The event brought together established CALD community organisations to share their experiences and strategies for managing gambling harm.

Responsible Gambling Awareness Week (23-29 October) is a partnership between the Victorian Responsible Gambling Foundation, industry, community groups and local councils that aims to reduce gambling harm.

Tips that are being promoted throughout the week include: setting money and time limits and sticking to them; keeping track of spending; taking regular breaks; and, when catching up with friends, making sure it’s not always about gambling

For more information about Responsible Gambling Awareness Week, visit

Minister Kairouz said people from from culturally and linguistically diverse communities were more likely to experience harm from gambling.

“Having a gambling addiction can be very isolating, particularly if you are a member of a CALD community – this funding will go towards programs that will bring down the barriers to getting help,” she said.

MCWH Executive Director Dr Adele Murdolo it was important for community members to be able to recognise the signs of problem gambling.

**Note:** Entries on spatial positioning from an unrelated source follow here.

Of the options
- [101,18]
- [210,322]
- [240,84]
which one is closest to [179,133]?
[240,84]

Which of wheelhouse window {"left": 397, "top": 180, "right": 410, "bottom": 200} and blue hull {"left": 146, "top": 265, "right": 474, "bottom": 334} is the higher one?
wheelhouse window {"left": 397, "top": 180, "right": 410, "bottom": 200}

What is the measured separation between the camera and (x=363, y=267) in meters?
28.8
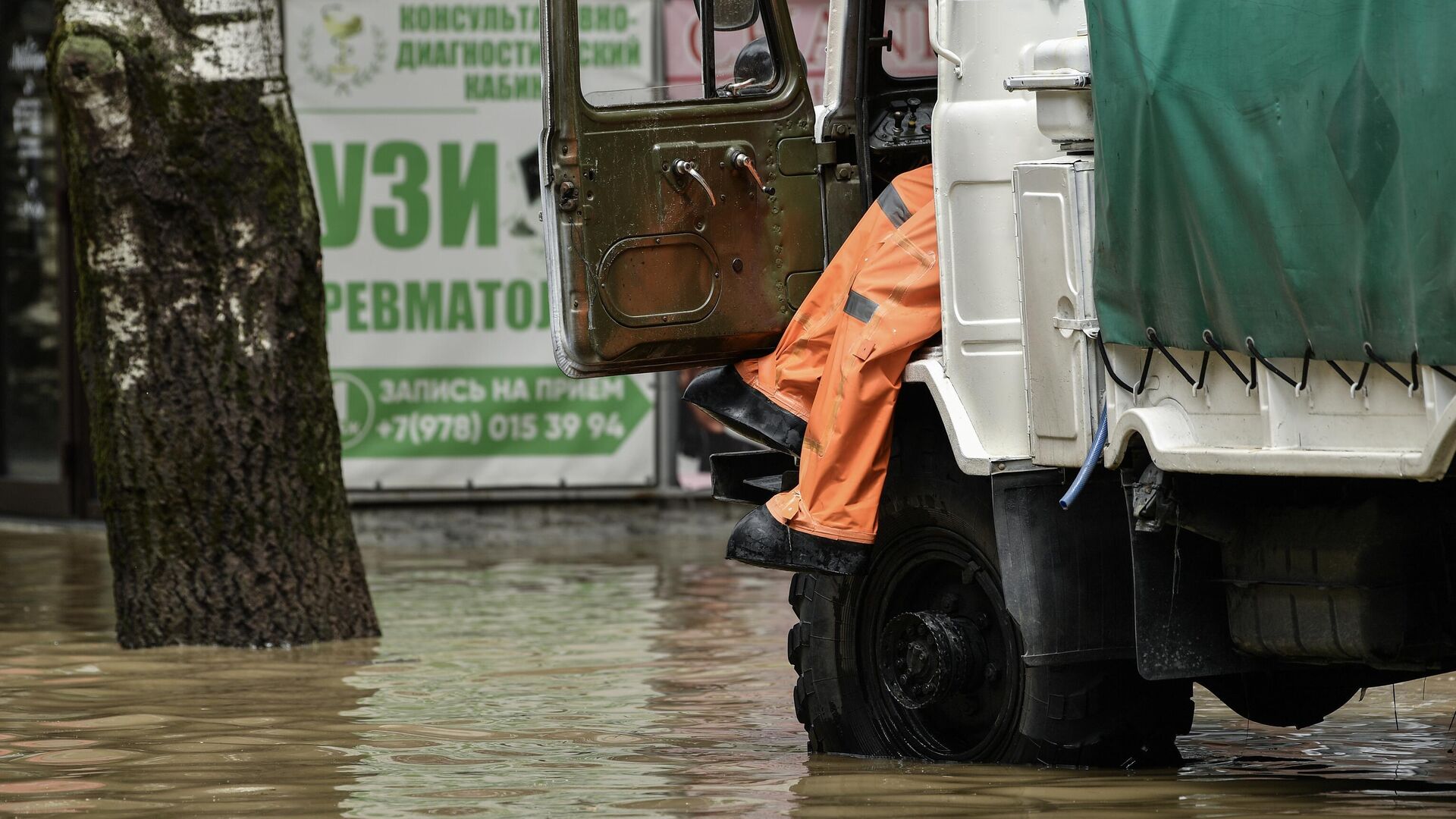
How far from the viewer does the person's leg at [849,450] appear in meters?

“We hope that CALD communities and people who work with them will learn about the signs of gambling harm and some important tips to reduce harm from gambling,” she said.

In 2014 a study found refugees and migrants with poor language skills were at risk of becoming problem poker machine gamblers.

And the poorest suburbs are the areas where the lion’s share of money is lost on poker machines, gaming statistics show.

And it is these same suburbs where many refugees or new migrants settle because they offer affordable rental housing.

In Melbourne, among the highest pokies losses recorded were those in the local government areas of Brimbank and Dandenong, with more than $48.1 million and $38.8 million lost respectively for the 2012-13 financial year. Both areas have large numbers of refugees, asylum seekers or new migrants.

The Whittlesea and Wyndham areas are also home to significant numbers of refugees and migrants and also have relatively high pokies loss rates with $32.7 million and $32.1 million respectively.

Victorians poured more than $3 billion into the state’s 26,000 poker machines last financial year – or about $300,000 every hour.

A recent Victorian Competition and Efficiency Commission report said there were 30,000 problem gamblers in Victoria. Economic and social costs of the issue were estimated in the report at around $2.8 billion with the State Government set to reap just $1.25 billion in taxes from pubs and clubs.

Staff at settlement agency AMES Australia have, anecdotally, reported several instances of clients falling into debt after gambling on poker machines.

In one case, a refugee client from Afghanistan won $12,000 in a single session at a pokies venue. The man is now $4,000 in debt to friends because of subsequent losses.

Research by Dr Charles Livingstone of Monash University’s School of Public Health and Preventative Medicine said poker machines were disproportionately located in disadvantaged areas.

“If you have poker machines in areas of disadvantage, people will use them. The industry is aware that disadvantaged areas are more lucrative and they have located machines in these areas since they were first introduced in the 1990s,” Dr Livingstone said.

Anti-poker machines campaigner Paul Bendat says it’s easy to see why asylum seekers, who may be socially dislocated and who may have little to occupy themselves with, would be attracted to pokies venues.

“For someone from a culture where there is little or no gaming, it might be intriguing to visit a pokies venue,” he said.

“Provided you had a little money to spend, you could see how easy it would be to fall into the trap of trying to win some more,” Mr Bendat said.